● QUOTED PASSAGE
As we’ve noted in writing about past surveys, when people are asked to assess their health, they typically tell pollsters it’s fine, thanks. A different picture emerges, though, when they’re asked about specific ailments, as we can see in Gallup-Healthways Well-Being Index polling fielded throughout 2009.
Thirty-one percent of respondents reported suffering from high blood pressure and 28 percent from high cholesterol. Seventeen percent reported having depression, 11 percent asthma, 11 percent diabetes and 7 percent cancer. Five percent have had a heart attack.
Women are on the wrong side of a sizable gender gap in the incidence of depression, with 22 percent saying they suffer from this condition, vs. 13 percent of men. Asthma is also more common among women than men (13 percent vs. 9 percent), while men are more likely to report having had a heart attack (6 percent vs. 4 percent).
As you’d guess, older people are especially likely to have serious health problems. For instance, 59 percent of those 65-plus have been diagnosed with high blood pressure, as have 37 percent of the 45-64s, 16 percent of the 30-44s and 8 percent of the 18-29s. High cholesterol afflicts 49 percent of the 65-plusers, vs. 35 percent of the 45-64s, 16 percent of the 30-44s and 5 percent of the 18-29s. Asthma is an exception to the general pattern, with the incidence of this ailment highest (at 13 percent) among the 18-29s. Keep in mind, though, that people who go to a doctor less often (as tends to be true of young adults) may simply not know of some conditions they have.
Race and ethnicity are also sharp dividing lines where some ills are concerned. Black respondents were more likely than their white counterparts to have high blood pressure (39 percent vs. 31 percent), but were less likely to have been diagnosed with high cholesterol (24 percent vs. 30 percent) or cancer (5 percent vs. 8 percent).

(Collected data entries)
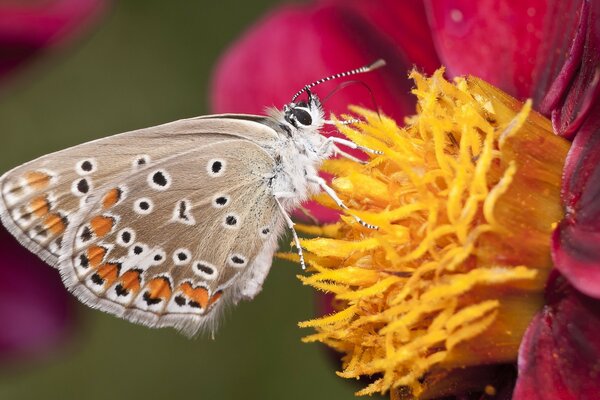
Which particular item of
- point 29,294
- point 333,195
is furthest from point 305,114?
point 29,294

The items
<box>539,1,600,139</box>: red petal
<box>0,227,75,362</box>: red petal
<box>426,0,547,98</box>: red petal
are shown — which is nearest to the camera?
<box>539,1,600,139</box>: red petal

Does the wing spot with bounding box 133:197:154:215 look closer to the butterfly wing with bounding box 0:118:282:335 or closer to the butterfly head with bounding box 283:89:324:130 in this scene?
the butterfly wing with bounding box 0:118:282:335

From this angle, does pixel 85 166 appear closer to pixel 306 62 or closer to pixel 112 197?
pixel 112 197

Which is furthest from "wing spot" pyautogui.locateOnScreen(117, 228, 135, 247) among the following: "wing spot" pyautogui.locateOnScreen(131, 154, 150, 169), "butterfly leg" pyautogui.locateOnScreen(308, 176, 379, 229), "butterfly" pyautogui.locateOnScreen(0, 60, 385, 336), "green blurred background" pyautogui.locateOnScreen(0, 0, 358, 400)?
"green blurred background" pyautogui.locateOnScreen(0, 0, 358, 400)

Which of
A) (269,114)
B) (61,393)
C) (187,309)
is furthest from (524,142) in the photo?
(61,393)

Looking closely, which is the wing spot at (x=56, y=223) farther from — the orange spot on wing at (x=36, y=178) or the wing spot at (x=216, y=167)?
the wing spot at (x=216, y=167)

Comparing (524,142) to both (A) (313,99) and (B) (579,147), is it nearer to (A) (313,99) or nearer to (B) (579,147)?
(B) (579,147)

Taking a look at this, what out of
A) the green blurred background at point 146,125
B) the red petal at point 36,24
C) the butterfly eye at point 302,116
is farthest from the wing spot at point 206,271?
the green blurred background at point 146,125
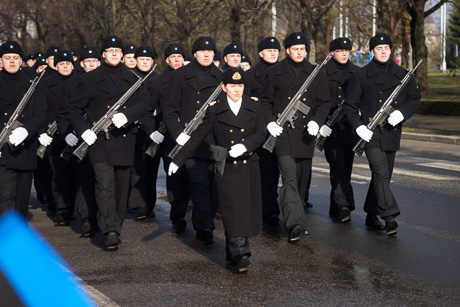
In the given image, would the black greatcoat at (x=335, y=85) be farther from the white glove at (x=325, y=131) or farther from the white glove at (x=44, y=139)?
the white glove at (x=44, y=139)

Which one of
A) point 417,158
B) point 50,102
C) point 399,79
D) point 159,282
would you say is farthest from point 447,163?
point 159,282

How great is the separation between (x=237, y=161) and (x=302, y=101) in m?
1.73

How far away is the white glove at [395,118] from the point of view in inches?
336

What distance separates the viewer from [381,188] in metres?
8.69

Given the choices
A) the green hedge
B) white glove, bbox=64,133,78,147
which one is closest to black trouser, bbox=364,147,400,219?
white glove, bbox=64,133,78,147

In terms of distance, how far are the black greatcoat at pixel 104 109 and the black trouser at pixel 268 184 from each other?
1723 mm

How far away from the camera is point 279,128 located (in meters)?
8.31

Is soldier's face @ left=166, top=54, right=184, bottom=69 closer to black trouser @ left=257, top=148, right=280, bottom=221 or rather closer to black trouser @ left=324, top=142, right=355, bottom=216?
black trouser @ left=257, top=148, right=280, bottom=221

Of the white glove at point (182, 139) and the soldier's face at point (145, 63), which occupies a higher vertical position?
the soldier's face at point (145, 63)

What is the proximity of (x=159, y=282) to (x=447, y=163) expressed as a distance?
29.5ft

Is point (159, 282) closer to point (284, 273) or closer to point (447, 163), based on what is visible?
point (284, 273)

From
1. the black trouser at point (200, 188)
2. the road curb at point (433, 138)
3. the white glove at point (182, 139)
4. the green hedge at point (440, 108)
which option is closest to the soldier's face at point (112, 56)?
the white glove at point (182, 139)

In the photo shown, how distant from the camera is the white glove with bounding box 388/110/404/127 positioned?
8.52m

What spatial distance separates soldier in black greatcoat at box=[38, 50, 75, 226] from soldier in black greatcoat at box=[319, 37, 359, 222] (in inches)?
119
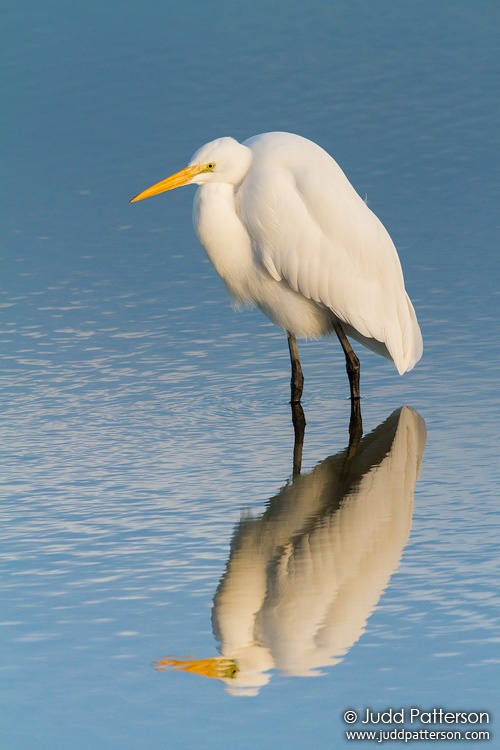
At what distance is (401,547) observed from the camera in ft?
15.8

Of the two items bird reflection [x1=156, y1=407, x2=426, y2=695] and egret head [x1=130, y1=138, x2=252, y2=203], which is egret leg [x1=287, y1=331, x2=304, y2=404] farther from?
egret head [x1=130, y1=138, x2=252, y2=203]

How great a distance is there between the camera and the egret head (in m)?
6.44

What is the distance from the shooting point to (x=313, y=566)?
4.71 metres

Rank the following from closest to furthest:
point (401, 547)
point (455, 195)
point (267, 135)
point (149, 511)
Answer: point (401, 547)
point (149, 511)
point (267, 135)
point (455, 195)

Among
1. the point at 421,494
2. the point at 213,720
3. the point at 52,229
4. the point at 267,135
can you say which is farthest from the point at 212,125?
the point at 213,720

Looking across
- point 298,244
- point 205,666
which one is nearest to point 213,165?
point 298,244

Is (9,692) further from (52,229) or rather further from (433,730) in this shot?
(52,229)

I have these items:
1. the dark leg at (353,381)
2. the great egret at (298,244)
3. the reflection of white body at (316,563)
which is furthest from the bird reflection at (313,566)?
the great egret at (298,244)

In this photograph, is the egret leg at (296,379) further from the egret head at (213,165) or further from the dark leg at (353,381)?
the egret head at (213,165)

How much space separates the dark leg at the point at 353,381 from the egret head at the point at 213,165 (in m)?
0.90

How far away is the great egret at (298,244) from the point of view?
650cm

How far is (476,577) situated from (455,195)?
565 cm

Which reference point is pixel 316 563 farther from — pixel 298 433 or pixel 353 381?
pixel 353 381

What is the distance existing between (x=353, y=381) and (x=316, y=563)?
2.02 metres
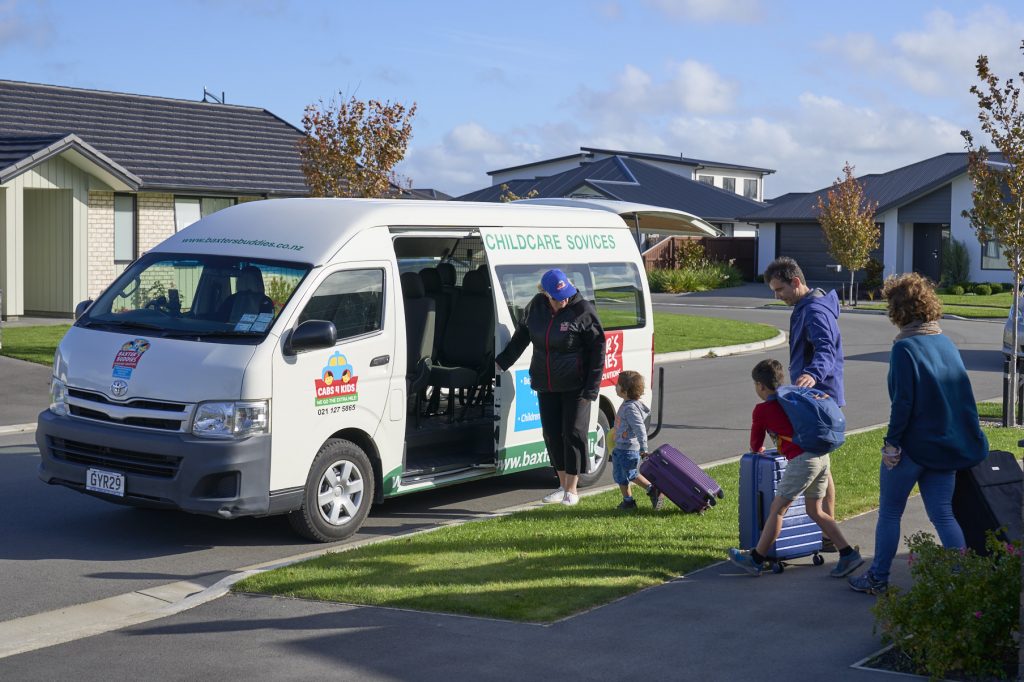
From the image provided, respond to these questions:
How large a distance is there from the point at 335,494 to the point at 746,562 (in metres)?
3.03

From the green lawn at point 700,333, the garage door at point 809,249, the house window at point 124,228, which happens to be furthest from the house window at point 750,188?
the house window at point 124,228

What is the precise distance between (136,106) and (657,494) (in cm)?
2563

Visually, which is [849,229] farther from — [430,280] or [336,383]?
[336,383]

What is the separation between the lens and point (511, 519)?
372 inches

● PROBLEM TO WORK ON
Print the portion of the health survey text between "Women are on" and "vs. 4 percent).", inclusive, without alteration.

● ANSWER TO THIS EXERCISE
Women are on the wrong side of a sizable gender gap in the incidence of depression, with 22 percent saying they suffer from this condition, vs. 13 percent of men. Asthma is also more common among women than men (13 percent vs. 9 percent), while men are more likely to report having had a heart attack (6 percent vs. 4 percent).